6 ironias sociais e educacionais retratadas no k-drama Aprendendo a Lição

Produção original da Netflix utiliza o ambiente escolar para expor falhas e contradições de alunos, pais e professores

6 ironias sociais e educacionais retratadas no k-drama Aprendendo a Lição
Cena de Aprendendo a Lição (Reprodução)

A série sul-coreana Aprendendo a Lição, original da Netflix, adapta o webtoon homônimo em 10 episódios focados na atuação do Escritório de Proteção dos Direitos Educacionais (BPHP). A trama acompanha o inspetor Na Hwa Jin (Kim Moo Yul) em investigações que mesclam ação e punição severa a criminosos e infratores do ambiente escolar.

Além do enredo investigativo, o roteiro utiliza a estrutura do colégio para expor contradições da sociedade. Confira abaixo seis ironias e falhas sistêmicas abordadas ao longo da produção.

O professor exemplar que corrompe o sistema

O professor Cheon Sang Yeol com expressão dúbia em Aprendendo a Lição
Cena de Aprendendo a Lição (Reprodução)

O BPHP investiga não apenas alunos, mas também o corpo docente.

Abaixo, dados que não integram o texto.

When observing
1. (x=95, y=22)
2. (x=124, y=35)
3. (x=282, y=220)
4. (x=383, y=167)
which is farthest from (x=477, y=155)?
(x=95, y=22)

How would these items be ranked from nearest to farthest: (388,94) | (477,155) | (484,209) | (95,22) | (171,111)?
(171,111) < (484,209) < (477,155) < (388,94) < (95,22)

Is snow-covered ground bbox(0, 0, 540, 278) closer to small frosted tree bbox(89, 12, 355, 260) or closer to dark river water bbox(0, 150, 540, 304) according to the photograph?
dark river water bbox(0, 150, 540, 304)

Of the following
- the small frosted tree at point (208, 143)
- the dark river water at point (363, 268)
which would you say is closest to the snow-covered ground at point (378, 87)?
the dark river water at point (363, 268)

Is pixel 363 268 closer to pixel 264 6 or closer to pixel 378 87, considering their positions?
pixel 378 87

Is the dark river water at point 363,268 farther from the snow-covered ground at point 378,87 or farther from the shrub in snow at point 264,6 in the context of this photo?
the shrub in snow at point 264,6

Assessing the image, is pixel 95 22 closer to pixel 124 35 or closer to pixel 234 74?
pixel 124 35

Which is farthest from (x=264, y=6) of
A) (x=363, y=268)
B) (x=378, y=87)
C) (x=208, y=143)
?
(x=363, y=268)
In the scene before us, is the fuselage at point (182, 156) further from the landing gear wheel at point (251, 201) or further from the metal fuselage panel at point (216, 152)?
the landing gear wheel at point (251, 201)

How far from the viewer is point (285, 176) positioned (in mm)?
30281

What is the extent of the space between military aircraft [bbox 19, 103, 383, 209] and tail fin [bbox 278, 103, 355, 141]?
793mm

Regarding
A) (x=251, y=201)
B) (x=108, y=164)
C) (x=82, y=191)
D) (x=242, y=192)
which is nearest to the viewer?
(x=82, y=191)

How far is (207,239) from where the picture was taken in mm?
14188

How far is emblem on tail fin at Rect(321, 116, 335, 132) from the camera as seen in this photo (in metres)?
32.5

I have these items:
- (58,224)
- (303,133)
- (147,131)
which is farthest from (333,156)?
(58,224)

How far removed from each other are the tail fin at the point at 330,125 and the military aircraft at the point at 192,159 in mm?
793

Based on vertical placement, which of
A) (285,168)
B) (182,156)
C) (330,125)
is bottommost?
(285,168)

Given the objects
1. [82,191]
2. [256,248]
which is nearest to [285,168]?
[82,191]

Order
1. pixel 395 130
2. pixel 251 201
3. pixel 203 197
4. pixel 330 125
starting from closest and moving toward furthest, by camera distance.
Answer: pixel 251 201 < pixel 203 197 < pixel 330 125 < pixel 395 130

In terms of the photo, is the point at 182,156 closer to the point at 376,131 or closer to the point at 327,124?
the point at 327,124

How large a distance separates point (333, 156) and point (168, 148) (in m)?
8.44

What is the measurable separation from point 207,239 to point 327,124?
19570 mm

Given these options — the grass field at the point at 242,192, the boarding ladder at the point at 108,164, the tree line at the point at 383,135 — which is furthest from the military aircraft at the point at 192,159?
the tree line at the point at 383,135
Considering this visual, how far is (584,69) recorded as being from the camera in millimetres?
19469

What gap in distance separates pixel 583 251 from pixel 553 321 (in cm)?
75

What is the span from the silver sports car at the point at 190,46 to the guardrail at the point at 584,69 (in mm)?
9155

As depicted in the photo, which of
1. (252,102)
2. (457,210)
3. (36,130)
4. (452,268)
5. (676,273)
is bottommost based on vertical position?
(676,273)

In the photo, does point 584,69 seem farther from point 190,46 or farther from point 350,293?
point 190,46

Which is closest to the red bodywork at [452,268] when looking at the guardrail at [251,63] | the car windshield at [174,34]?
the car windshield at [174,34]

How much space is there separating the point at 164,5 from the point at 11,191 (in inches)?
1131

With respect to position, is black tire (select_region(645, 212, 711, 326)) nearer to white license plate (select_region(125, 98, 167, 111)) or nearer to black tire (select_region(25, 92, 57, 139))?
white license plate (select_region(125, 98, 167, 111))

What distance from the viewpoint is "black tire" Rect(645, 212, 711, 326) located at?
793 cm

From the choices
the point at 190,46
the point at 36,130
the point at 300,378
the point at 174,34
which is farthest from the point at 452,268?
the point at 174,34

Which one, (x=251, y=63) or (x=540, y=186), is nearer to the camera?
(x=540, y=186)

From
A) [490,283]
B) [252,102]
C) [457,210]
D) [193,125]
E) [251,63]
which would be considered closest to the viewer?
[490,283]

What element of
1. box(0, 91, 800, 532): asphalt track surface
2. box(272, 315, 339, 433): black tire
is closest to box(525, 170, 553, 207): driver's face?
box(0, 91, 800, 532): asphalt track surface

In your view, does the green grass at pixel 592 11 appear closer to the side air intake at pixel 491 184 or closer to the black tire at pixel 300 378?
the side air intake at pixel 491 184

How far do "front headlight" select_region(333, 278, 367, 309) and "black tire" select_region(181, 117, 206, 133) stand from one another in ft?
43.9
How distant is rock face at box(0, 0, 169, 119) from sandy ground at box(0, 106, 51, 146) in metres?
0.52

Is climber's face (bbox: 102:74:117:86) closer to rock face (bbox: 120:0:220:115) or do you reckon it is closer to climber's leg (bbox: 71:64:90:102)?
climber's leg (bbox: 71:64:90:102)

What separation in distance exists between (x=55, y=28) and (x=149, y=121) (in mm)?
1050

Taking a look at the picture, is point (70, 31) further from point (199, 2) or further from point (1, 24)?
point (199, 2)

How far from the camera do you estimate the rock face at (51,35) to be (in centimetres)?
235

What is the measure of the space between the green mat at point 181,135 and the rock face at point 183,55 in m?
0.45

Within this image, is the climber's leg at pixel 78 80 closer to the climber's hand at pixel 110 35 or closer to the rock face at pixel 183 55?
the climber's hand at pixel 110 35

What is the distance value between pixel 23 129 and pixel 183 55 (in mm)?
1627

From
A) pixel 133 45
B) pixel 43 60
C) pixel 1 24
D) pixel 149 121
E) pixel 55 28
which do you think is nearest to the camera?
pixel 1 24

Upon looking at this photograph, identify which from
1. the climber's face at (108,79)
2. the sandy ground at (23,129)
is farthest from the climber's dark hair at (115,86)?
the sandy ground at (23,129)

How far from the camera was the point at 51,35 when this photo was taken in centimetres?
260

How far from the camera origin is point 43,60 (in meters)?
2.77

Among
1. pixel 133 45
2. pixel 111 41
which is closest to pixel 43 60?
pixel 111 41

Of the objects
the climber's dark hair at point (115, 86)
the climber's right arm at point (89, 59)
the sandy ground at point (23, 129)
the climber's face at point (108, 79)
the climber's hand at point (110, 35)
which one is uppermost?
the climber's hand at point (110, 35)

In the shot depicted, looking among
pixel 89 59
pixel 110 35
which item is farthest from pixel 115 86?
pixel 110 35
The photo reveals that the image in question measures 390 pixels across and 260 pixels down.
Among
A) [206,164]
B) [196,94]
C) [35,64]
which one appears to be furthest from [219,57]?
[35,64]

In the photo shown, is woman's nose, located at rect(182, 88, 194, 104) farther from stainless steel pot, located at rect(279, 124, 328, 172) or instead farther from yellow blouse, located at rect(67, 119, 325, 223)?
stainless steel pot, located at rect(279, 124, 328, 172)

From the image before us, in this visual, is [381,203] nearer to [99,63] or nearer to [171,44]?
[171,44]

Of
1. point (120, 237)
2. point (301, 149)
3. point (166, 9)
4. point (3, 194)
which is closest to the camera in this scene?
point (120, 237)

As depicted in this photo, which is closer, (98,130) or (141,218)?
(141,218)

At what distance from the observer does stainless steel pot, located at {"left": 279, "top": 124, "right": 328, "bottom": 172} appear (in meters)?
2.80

No quarto episódio, o roteiro introduz Cheon Sang Yeol (Choi Duk Moon), um educador que aceita subornos, manipula notas e vende provas ilegalmente, além de minar a autoestima de alunos de baixa renda. A ironia reside na percepção pública do personagem, tido pela comunidade como um professor modelo e acessível.

O educador como agente de destruição

A jovem estudante Han Ye Ri em momento tenso de Aprendendo a Lição
Cena de Aprendendo a Lição (Reprodução)

O sistema educacional pressupõe a orientação de jovens para um futuro promissor. A série subverte essa expectativa ao focar no impacto psicológico de professores abusivos. Durante o ensino fundamental, o professor Sang Yeol humilhou a estudante Han Ye Ri (Park Seo Yoon). A consequência dessa exposição sistemática é o desenvolvimento de comportamentos tóxicos e manipuladores pela aluna nos anos seguintes.

O abuso de autoridade de pais superprotetores

Mãe de aluno gesticulando e cobrando um educador no corredor da escola em Aprendendo a Lição
Cena de Aprendendo a Lição (Reprodução)

A colaboração familiar na escola é distorcida no quinto episódio por meio de Lee Ji Young (Park Ji Yeon). A personagem sobrecarrega o educador de seu filho com exigências irracionais. A ironia narrativa destaca a postura de responsáveis que exigem empatia incondicional para os próprios filhos, mas desumanizam os profissionais de ensino, ignorando que os professores também estão sujeitos a limites.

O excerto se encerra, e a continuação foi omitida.